Following this pass, this IR has been replaced with the following, causing a breakage to the original program. This is occurring because the instrumentation function call, "__llvm_profile_instrument_target", is not marked with the funclet operand bundle [ "funclet"(token %20) ].

19: ; preds = %17
  %20 = catchpad within %18 [%rtti.TypeDescriptor19* @"??_R0?AVexception@std@@@8", i32 8, %"class.std::exception"** %6]
  %21 = load i64, i64* getelementptr inbounds ([3 x i64], [3 x i64]* @"__profc_?run@test@@QEAAXPEAVbase@@H@Z", i64 0, i64 2), align 8
  %22 = add i64 %21, 1
  store i64 %22, i64* getelementptr inbounds ([3 x i64], [3 x i64]* @"__profc_?run@test@@QEAAXPEAVbase@@H@Z", i64 0, i64 2), align 8

Possible solutions:
  1) Avoid value profiling of calls within exception handling blocks
    Pros: Solves the problem
    Cons: Could lose some cases of value profiling, but since the exception code is not supposed to be the primary execution path, this should not be a significant performance issue.

  2) Propagate the funclet information onto the value profiling intrinsics created. And then also propagate this info to the library routines these intrinsics get lowered into.
      For indirect function calls, the funclet information can be copied from the original function call.
      However, for MemIntrinsic call operand value profiling, these do not have funclet operand bundles attached to them by the front-end. (Not sure if it's possible to do because the interfaces that are used to create these do not take operand bundles) Therefore, PGO would need to determine the appropriate funclet value with colorEHFunlets to identify the funclet operand bundle to attach to the instrumentation calls. Unfortunately, because it is possible that a basic block could be associated with multiple funclets or both a funclet and outside the funclet, this may also need to clone some of basic blocks similar to the WinEHPrepare.cpp routine cloneCommonBlocks(), prior to computing the instrumentation.

    Pros: does not disable value profiling opportunities.
    Cons: complex to implement due to the need to determine the appropriate funclet to place on the memory operand value profiling calls. This would necessitate the same cloning behavior to be done for the PGO use compilation.

  3) Teach the Windows Exception Preparation Pass about the value profiling library functions. Currently this pass will ignore llvm intrinsic functions that are marked with the 'does not throw' attribute, but the value profiling intrinsic calls have been lowered from being intrinsic calls into runtime library target specific functions before reaching this point.
    Pros: does not disable value profiling opportunities
    Cons: requires exposing function names from InstrProf.h to the WinEHPrepare.cpp file, or requires a new attribute on the function calls to identify them as instrumentation library calls. Also, the IR does not correctly reflect the correct state regarding the operand bundle funclet information for the PGO inserted function calls.

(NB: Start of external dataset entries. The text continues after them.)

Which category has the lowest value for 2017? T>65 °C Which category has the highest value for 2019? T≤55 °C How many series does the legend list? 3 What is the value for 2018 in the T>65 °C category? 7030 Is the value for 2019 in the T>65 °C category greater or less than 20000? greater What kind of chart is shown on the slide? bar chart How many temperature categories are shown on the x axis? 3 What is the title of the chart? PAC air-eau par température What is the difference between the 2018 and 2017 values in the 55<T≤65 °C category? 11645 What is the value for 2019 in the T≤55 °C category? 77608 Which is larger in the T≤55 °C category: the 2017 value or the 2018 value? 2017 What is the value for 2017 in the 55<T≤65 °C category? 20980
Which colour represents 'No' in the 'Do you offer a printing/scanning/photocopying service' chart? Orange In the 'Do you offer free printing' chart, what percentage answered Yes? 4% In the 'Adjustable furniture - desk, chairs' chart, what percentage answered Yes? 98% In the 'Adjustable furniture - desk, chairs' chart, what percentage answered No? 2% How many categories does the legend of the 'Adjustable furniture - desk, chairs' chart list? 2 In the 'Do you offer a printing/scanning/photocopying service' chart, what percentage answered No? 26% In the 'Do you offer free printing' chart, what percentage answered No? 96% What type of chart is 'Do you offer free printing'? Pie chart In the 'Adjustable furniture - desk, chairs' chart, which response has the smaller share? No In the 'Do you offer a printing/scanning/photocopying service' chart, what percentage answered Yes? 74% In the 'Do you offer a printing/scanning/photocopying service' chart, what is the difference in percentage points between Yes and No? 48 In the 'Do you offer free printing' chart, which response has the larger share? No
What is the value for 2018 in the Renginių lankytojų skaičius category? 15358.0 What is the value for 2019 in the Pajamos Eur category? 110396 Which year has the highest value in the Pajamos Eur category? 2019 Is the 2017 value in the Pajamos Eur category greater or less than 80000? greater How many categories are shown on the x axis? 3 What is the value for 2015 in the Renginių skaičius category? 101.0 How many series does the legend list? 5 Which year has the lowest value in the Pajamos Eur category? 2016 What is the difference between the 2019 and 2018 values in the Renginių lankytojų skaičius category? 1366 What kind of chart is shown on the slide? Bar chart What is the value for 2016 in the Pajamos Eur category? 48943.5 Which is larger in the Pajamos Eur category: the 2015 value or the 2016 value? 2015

For options 2 or 3 to work, it also requires that the PGO indirect function call promotion pass used for -fprofile-use to maintain the 'funclet' operand bundle on the specialized function call that is inserted as a direct function call target. Fortunately, the code within that pass is cloning the original indirect call, so the 'funclet' operand bundle is being maintained on it.

Any thoughts on which of these options should be taken, or other suggestions for resolving this problem?